If you are interested in an optimized sieve of Eratosthenes, here you go:
def primesbelow(N):
# https://stackoverflow.com/questions/2068372/fastest-way-to-list-all-primes-below-n-in-python/3035188#3035188
#""" Input N>=6, Returns a list of primes, 2 <= p < N """
correction = N % 6 > 1
N = (N, N-1, N+4, N+3, N+2, N+1)[N%6]
sieve = [True] * (N // 3)
sieve[0] = False
for i in range(int(N ** .5) // 3 + 1):
if sieve[i]:
k = (3 * i + 1) | 1
sieve[k*k // 3::2*k] = [False] * ((N//6 - (k*k)//6 - 1)//k + 1)
sieve[(k*k + 4*k - 2*k*(i%2)) // 3::2*k] = [False] * ((N // 6 - (k*k + 4*k - 2*k*(i%2))//6 - 1) // k + 1)
return [2, 3] + [(3 * i + 1) | 1 for i in range(1, N//3 - correction) if sieve[i]]
Explanation here: Porting optimized Sieve of Eratosthenes from Python to C++
The original source is here, but there was no explanation. In short this primesieve skips multiples of 2 and 3 and uses a few hacks to make use of fast Python assignment.
You do not save a lot of time avoiding the evens. Most of the computation time within the algorithm is spent doing this:
candidates[i + i::i] = [None] * (n // i - 1)
That line causes a lot of action on the part of the computer. Whenever the number in question is even, this is not run as the loop bails on the if statement. The time spent running the loop for even numbers is thus really really small. So eliminating those even rounds does not produce a significant change in the timing of the loop. That's why your method isn't considerably faster.
When python produces numbers for range it uses a formula: start + index * step.
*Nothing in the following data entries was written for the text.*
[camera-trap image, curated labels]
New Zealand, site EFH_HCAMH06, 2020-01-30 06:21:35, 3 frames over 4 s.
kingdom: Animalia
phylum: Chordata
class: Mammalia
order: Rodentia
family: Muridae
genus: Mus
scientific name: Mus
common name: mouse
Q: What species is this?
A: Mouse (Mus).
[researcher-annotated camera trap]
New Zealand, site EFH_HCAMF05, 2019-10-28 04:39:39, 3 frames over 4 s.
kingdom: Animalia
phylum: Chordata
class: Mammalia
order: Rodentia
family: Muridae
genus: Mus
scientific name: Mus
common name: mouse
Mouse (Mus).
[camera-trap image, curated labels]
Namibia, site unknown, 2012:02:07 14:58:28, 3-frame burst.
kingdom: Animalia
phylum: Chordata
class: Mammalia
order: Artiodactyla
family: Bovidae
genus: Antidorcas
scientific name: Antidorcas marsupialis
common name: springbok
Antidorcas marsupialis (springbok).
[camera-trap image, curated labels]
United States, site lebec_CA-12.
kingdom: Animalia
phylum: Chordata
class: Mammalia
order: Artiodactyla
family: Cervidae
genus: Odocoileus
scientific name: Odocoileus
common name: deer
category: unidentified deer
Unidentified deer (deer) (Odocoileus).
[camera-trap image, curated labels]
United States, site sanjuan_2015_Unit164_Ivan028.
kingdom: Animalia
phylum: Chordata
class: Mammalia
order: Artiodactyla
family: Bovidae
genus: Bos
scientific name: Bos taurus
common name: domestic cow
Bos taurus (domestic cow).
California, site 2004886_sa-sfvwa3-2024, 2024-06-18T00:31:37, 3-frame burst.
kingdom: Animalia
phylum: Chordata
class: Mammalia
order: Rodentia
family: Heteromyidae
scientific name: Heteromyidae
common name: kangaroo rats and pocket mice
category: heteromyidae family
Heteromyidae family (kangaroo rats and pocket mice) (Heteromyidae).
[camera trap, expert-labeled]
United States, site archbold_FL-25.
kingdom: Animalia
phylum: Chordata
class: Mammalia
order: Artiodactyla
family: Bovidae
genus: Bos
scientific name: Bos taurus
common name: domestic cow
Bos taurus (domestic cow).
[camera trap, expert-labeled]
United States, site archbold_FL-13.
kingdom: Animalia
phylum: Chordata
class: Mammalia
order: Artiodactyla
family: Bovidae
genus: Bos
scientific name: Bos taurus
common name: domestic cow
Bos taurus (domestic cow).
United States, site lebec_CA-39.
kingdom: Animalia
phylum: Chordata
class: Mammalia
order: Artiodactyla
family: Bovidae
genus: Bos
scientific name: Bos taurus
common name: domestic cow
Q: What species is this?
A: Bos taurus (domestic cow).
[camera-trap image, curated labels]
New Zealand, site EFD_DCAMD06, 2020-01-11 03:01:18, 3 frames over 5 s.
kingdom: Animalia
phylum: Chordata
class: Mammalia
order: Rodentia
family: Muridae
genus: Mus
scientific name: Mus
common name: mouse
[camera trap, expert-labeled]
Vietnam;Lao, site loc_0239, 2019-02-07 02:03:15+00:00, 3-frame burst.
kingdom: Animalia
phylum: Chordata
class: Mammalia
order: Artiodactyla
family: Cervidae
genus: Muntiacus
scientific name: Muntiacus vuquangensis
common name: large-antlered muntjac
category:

Multiplying by two as you do in your case is going to be slightly more expensive then one as in the original case.
There is also quite possibly a small overhead to having a longer function.
Neither are of those are really significant speed issues, but they override the very small amount of benefit your version brings.
Its probably slightly slower because you are performing extra set up to do something that was done in the first case anyway (marking off multiples of two). That setup time might be what you see if it is as slight as you say
Your extra step is unnecessary and will actually traverse the whole collection n once doing that 'get rid of evens' operation rather than just operating on n^1/2.